*Extract provided*.
= = = = = = =
By John Virata
What to bring and how to pack it
When you travel with your digital camera and your digital darkroom, there are several things that you have to consider as you pack for your trip. How many memory cards to bring, what cameras and lenses to bring and when to choose the appropriate cameras and lens.
During a recent trip to the Hilton Waikoloa Village to attend the wedding of my aunt, I decided to bring my Canon Digital Rebel with the standard 35-80mm lens, and an additional 75-300mm telephoto for my nature and scenery type shots, as well as a Kodak V550 5 megapixel digital camera for more candid shots. I like to shoot this way because a lot of the times, you want more instantaneous shots, which the Kodak V550 provides, rather than more composed shots, which the Digital Rebel excels at.
Most folks who have a digital SLR camera also have a point and shoot digital camera, so don’t forget to bring both on your vacations, especially if you are going to the Waikoloa Village because the resort is an absolutely beautiful place and you can shoot hundreds of pictures each day.
Packing: What to bring
In addition to my cameras, I brought along a Sony VAIO with 1GB RAM for downloading and editing the images. While some may forgo a laptop computer due to packing restraints or a desire not to bring the laptop, I believe it is one of the most essential items to bring along to document your vacation. Not only can you see pretty instantly what you shoot, but the laptop gives you the opportunity to shoot again if you are not satisfied with a particular shot, and the business center at the Village charges $5 for 10 minutes of computer use, not including CD/DVD burning capabilities. Bring the notebook because it will greatly enhance your photographic endeavors.
Packing the cameras
The Digital Rebel was packed off in a Lowepro TLZ 1 digital SLR bag. The camera with the standard lens fits perfectly. The 75-300mm lens was housed in a Quantary soft case purchased at Ritz for $5. The Kodak V550 was housed in a soft case as well, a Samsonite softcase for compact digital cameras. The Kodak and the lens were housed in a 20 year old Blazing Products camera bag along with the miniDV camcorder, and all the other accessories that I packed along for the trip; a Targus 2.4GHz wireless optical notebook mouse, a Targus Stow and go Keypad, Targus USB hub, and the 40GB Targus portable hard drive. These items, though not essentials, help tremendously when adding USB peripherals on a notebook that has limited USB ports such as the VAIO, which has three; when editing and resizing in Photoshop Elements on the notebook, the Stow and Go Key pad helps tremendously as you don’t have to peck the top row of keys on the notebook keyboard; and the 40GB drive is awesome as a second device to back up to. All of these items were packed into an old QuikSilver Stormproof backpack and carried on, not checked in.
= = = = = = =
*Dataset rows*.
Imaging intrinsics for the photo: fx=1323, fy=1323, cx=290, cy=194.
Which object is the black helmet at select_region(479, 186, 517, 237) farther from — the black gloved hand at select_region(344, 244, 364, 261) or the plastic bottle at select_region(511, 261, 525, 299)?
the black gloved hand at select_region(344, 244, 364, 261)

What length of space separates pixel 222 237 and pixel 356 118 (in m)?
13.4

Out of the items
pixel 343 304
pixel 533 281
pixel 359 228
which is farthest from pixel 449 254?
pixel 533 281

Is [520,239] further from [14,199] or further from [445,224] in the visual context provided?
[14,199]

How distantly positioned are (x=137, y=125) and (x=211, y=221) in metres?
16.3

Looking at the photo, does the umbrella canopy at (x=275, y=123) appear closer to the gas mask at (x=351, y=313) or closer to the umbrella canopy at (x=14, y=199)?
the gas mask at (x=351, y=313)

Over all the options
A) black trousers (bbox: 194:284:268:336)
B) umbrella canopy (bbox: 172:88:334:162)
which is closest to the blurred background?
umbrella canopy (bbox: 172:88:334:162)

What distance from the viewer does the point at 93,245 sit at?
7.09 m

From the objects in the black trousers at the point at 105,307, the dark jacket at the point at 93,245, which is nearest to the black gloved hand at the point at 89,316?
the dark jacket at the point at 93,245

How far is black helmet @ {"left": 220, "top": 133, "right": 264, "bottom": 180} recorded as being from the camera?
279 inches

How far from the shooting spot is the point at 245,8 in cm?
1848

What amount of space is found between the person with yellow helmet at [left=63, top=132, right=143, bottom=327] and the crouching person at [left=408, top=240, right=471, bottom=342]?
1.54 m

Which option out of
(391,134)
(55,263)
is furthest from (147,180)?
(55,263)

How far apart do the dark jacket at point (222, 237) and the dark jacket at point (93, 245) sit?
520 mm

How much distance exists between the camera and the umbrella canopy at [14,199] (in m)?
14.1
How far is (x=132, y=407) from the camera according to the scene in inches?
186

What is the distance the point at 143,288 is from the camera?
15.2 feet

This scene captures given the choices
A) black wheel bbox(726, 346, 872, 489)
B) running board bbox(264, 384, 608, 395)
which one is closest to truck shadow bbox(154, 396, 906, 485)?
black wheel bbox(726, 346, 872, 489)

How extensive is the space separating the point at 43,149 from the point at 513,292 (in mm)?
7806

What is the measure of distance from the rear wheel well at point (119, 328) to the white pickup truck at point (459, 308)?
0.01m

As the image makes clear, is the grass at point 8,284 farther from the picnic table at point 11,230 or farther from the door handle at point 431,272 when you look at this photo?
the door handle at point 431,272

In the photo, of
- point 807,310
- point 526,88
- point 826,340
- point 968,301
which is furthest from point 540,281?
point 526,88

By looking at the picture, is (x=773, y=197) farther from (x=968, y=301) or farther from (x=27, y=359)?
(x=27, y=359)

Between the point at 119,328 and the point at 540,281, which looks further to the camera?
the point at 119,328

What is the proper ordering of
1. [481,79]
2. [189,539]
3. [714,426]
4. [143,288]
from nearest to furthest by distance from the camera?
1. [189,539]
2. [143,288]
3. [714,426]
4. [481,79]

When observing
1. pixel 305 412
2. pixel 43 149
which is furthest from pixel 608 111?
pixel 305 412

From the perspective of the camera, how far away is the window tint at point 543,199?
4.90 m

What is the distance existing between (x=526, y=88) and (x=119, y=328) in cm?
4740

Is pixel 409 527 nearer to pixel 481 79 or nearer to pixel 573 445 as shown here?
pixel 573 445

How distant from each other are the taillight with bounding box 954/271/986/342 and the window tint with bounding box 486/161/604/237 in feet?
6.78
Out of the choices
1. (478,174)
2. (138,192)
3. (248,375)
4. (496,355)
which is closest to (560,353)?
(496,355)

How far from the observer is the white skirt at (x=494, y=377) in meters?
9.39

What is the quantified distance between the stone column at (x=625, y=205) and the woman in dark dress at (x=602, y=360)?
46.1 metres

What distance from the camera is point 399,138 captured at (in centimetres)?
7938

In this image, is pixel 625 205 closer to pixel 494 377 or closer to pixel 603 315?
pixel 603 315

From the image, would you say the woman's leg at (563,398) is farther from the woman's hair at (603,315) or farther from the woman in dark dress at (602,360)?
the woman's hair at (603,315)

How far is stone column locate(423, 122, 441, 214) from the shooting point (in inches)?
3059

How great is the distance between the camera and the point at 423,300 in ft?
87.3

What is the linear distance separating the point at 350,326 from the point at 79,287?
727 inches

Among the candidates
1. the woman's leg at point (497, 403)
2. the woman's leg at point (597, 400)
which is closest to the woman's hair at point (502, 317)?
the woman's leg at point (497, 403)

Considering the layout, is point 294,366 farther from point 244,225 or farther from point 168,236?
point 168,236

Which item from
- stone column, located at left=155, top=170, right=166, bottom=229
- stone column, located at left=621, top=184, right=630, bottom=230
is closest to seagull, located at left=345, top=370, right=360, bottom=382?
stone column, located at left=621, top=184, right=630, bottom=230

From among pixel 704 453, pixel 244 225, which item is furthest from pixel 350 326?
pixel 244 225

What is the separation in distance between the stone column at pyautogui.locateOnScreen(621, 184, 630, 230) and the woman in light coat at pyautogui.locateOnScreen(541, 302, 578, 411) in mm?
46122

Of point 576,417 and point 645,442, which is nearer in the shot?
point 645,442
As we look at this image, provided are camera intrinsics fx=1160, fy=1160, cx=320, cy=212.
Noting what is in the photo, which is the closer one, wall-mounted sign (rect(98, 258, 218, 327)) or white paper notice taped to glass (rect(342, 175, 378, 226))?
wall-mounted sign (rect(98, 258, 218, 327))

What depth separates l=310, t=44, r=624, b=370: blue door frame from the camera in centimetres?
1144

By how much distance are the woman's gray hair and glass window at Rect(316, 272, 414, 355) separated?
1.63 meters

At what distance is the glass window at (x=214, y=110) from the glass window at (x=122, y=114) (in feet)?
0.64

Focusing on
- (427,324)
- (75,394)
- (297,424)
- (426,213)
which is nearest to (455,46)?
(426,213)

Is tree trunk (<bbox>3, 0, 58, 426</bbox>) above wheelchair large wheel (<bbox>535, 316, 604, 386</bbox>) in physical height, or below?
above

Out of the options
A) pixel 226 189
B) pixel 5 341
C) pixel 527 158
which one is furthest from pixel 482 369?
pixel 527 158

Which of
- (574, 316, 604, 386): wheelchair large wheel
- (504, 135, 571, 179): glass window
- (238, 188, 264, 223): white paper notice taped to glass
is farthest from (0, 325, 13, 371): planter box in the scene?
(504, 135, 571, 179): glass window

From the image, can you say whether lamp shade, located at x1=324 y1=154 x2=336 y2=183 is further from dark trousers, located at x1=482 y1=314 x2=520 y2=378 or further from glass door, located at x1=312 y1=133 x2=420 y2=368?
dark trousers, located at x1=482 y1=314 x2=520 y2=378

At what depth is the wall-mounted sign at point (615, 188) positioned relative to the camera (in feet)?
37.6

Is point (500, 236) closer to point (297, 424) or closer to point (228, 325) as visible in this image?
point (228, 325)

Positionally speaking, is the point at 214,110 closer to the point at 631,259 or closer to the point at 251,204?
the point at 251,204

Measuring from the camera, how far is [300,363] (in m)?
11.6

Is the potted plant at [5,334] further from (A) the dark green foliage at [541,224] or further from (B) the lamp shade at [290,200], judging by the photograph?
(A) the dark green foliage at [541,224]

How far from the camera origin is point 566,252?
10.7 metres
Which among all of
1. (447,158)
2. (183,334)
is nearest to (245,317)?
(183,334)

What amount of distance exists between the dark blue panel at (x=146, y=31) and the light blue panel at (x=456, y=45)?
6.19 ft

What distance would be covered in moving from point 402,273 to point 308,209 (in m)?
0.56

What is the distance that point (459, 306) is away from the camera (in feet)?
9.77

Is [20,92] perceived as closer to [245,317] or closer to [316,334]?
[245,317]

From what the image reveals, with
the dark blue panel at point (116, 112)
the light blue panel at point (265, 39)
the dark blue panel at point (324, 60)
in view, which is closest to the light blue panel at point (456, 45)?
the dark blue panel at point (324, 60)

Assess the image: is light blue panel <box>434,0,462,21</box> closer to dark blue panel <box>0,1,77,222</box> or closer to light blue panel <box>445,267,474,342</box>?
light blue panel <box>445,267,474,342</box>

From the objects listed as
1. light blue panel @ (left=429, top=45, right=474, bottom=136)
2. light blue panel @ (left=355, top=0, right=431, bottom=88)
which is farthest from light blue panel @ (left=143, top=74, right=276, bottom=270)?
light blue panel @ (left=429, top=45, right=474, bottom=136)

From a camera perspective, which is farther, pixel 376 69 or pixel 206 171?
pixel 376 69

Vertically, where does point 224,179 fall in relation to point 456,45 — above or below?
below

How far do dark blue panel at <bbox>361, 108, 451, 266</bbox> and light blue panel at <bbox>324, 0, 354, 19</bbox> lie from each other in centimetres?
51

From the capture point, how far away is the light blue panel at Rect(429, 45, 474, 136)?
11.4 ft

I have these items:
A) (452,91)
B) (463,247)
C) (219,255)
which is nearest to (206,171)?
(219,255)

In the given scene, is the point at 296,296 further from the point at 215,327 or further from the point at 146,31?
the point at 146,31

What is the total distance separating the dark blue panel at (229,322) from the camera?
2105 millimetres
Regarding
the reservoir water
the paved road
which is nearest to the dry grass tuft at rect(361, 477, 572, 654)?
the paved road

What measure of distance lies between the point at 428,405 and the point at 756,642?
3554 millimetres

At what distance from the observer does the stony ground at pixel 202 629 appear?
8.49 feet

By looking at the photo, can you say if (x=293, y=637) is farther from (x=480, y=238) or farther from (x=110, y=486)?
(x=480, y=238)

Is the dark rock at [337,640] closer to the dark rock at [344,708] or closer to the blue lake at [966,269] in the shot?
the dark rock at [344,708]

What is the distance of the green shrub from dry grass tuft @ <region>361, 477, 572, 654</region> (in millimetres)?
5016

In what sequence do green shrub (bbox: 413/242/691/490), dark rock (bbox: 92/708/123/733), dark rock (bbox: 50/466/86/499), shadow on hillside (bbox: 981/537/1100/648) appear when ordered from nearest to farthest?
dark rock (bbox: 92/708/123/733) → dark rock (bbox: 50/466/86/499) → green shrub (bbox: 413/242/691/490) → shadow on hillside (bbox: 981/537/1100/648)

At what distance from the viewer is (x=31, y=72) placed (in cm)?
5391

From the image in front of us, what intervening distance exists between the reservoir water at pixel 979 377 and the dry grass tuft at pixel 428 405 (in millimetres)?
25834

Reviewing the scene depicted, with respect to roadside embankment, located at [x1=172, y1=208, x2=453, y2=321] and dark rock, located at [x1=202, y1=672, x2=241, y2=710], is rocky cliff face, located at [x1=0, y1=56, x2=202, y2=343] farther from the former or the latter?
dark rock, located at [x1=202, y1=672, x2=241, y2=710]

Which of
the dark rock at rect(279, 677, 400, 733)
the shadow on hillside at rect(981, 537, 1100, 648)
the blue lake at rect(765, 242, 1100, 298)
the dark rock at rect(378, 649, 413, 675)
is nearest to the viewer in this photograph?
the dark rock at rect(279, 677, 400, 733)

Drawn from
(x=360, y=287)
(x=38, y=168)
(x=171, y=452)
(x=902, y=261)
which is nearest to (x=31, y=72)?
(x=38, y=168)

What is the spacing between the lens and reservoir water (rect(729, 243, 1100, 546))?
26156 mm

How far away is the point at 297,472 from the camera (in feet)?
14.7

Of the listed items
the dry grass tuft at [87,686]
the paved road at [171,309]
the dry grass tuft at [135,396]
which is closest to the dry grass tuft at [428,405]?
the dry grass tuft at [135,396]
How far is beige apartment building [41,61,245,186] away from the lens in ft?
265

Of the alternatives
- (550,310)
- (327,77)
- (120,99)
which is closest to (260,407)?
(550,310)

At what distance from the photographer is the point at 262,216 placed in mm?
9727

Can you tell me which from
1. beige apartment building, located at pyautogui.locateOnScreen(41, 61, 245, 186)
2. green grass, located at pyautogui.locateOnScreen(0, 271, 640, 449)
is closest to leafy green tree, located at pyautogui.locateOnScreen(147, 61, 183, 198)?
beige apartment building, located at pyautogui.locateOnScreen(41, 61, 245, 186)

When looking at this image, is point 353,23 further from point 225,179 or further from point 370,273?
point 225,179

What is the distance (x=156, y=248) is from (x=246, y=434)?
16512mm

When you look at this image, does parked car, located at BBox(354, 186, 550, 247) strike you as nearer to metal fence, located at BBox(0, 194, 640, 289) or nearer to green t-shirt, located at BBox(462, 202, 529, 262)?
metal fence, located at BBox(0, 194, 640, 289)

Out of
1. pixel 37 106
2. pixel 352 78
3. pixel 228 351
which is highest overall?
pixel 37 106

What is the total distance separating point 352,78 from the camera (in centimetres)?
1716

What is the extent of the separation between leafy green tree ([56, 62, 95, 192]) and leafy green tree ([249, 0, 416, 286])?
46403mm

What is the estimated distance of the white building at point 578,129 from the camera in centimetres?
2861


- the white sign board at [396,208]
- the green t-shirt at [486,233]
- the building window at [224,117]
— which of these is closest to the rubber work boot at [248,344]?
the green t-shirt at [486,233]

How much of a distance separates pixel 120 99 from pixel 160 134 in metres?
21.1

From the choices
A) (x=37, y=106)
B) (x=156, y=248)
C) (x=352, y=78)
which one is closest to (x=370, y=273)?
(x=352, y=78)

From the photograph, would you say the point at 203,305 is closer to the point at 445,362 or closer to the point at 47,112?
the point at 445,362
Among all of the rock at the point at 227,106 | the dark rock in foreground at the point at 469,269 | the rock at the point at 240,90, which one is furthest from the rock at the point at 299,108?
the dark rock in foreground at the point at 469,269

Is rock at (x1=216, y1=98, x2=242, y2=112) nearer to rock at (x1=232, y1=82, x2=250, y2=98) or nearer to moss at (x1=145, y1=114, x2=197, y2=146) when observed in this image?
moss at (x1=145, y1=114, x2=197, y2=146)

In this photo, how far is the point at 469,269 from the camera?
= = = = = = =
In the article on packing camera gear for a trip, write out everything from "Most folks who" down to "pictures each day.", word for word.

*Finished answer*.
Most folks who have a digital SLR camera also have a point and shoot digital camera, so don’t forget to bring both on your vacations, especially if you are going to the Waikoloa Village because the resort is an absolutely beautiful place and you can shoot hundreds of pictures each day.